▶ [PROBLEM DETAILS]:
A single number is all that's needed: how many lines in the data contain the string "fraction".

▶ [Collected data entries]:
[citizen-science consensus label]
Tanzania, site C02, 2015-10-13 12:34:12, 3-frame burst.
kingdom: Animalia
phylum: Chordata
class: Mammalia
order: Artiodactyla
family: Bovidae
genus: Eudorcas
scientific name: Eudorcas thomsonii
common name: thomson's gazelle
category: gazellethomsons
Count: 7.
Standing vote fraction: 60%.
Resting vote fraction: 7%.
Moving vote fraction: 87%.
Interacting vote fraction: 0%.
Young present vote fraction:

▶ [ANSWER]:
5